The virtual object visualization unit is further configured to set an FOV of the virtual object with the position of the virtual object and based on outputting the virtual object, output the virtual object by displaying the FOV of the virtual object or an eye of the virtual object, and the virtual object activation unit is further configured to determine that the activation condition of the virtual object is satisfied based on the user and the virtual object gazing at each other by considering the gaze information of the user, the position of the virtual object, and the FOV of the virtual object.
The AI agent system further includes the second sensor configured to determine a position, wherein the user sensing unit is further configured to determine the position of the user through the second sensor, the virtual object visualization unit is further configured to set an FOV of the virtual object with the position of the virtual object and based on outputting the virtual object, output the virtual object by displaying the FOV of the virtual object or the eye of the virtual object, and the virtual object activation unit is further configured to determine that the activation condition of the virtual object is satisfied based on the user being within a specified distance from the virtual object and the user and the virtual object gazing at each other by considering the gaze information of the user, the position of the virtual object, and the FOV of the virtual object.

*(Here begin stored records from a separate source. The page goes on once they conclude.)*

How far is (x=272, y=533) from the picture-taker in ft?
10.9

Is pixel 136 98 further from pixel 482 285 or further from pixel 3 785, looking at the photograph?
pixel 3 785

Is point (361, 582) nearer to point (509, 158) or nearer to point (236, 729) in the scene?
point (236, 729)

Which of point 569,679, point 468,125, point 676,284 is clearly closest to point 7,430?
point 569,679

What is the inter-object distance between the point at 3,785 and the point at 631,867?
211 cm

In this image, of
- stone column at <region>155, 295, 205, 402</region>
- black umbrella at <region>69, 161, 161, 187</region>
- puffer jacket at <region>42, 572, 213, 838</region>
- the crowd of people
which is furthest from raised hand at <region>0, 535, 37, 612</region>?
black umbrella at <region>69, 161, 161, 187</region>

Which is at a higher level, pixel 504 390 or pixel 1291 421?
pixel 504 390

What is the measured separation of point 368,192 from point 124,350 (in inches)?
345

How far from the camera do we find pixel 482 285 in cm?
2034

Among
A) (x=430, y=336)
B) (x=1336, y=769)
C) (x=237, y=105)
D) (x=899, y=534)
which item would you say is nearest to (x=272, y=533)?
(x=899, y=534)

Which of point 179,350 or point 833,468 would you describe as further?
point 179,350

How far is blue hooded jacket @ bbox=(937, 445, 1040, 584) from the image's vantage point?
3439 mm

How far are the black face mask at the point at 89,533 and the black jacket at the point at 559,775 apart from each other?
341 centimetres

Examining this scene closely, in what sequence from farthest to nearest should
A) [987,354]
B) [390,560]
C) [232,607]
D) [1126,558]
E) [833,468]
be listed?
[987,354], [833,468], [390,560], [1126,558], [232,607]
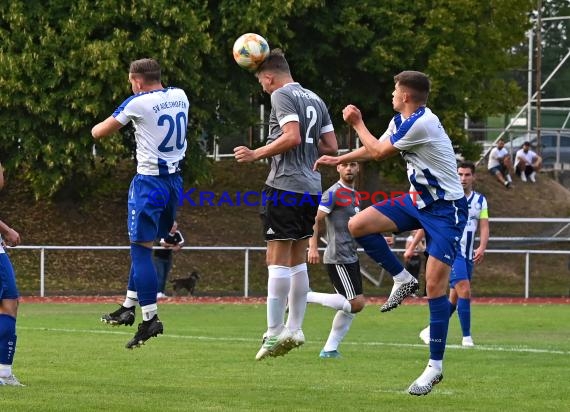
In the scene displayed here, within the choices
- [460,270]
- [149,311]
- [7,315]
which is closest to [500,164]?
[460,270]

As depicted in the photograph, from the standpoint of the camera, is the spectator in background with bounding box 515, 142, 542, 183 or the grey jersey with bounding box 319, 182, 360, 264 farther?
the spectator in background with bounding box 515, 142, 542, 183

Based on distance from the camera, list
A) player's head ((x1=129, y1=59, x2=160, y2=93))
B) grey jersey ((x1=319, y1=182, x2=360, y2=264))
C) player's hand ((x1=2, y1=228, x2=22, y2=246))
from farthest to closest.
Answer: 1. grey jersey ((x1=319, y1=182, x2=360, y2=264))
2. player's head ((x1=129, y1=59, x2=160, y2=93))
3. player's hand ((x1=2, y1=228, x2=22, y2=246))

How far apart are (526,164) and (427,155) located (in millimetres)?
36005

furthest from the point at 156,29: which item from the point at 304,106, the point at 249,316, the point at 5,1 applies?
the point at 304,106

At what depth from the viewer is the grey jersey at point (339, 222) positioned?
16.9m

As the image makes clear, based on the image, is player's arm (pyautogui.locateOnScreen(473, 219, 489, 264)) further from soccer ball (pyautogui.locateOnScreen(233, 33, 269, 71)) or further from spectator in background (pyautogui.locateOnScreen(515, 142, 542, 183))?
spectator in background (pyautogui.locateOnScreen(515, 142, 542, 183))

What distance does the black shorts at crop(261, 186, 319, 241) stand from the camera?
1199 cm

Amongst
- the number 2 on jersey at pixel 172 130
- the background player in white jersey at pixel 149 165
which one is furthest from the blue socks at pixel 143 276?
the number 2 on jersey at pixel 172 130

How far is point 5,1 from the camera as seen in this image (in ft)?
108

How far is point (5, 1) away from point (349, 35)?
9.42m

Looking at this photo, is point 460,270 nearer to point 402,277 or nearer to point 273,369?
point 273,369

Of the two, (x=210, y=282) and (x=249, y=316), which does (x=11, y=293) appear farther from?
(x=210, y=282)

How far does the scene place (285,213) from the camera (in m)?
12.0

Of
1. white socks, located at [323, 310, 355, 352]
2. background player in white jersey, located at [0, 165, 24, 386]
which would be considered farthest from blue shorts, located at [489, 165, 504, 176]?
background player in white jersey, located at [0, 165, 24, 386]
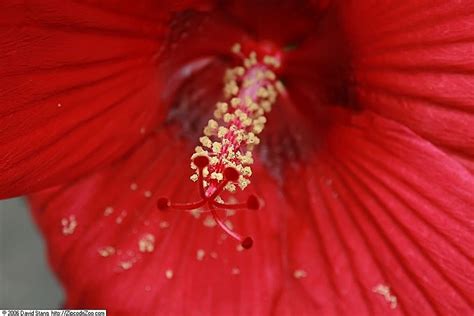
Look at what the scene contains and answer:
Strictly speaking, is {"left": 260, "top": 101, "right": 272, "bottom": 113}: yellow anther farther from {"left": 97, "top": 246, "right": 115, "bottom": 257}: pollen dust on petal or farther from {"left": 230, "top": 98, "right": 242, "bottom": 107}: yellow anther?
{"left": 97, "top": 246, "right": 115, "bottom": 257}: pollen dust on petal

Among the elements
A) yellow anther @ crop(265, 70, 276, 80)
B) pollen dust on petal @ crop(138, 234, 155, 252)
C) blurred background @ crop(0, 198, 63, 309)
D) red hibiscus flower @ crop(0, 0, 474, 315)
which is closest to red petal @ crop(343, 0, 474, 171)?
red hibiscus flower @ crop(0, 0, 474, 315)

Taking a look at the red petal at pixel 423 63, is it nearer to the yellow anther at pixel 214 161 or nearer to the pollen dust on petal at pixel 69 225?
the yellow anther at pixel 214 161

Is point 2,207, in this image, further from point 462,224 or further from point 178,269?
point 462,224

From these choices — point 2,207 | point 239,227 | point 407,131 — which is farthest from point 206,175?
point 2,207

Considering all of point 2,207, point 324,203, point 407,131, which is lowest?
point 2,207

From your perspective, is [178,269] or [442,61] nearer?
[442,61]

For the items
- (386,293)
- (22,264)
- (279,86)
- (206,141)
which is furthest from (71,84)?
(22,264)

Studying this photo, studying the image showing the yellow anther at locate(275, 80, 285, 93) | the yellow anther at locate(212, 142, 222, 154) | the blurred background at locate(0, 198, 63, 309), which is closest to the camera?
the yellow anther at locate(212, 142, 222, 154)

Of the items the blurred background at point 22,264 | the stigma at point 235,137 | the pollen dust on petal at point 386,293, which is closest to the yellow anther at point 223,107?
the stigma at point 235,137
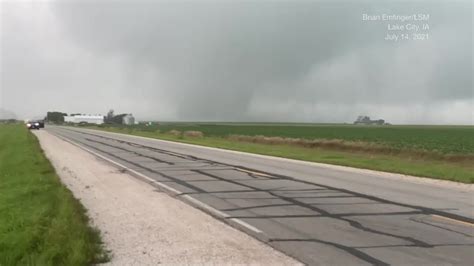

The virtual object visualization unit is further configured to, based on the wake word being input through the utterance collection unit while the activation condition of the virtual object is not satisfied as a result of determination of the virtual object activation unit, adjust the virtual object to satisfy the activation condition of the virtual object.
The virtual object setting unit is further configured to set the virtual object as a specified character and set the virtual object to act an action pattern of the preset character.
According to an example embodiment, an AI agent system considering a gaze includes: a first sensor configured to sense an eye of a user, a display unit including a display on which a virtual object is output, and at least one processor, comprising processing circuitry, individually and/or collectively, configured to: set a position of the virtual object, output the virtual object on the display unit, obtain gaze information of the user through the first sensor, determine whether an activation condition of the virtual object is satisfied based on the gaze information of the user, and based on the activation condition of the virtual object being satisfied as a result of determination, process an utterance of the user without a wake word.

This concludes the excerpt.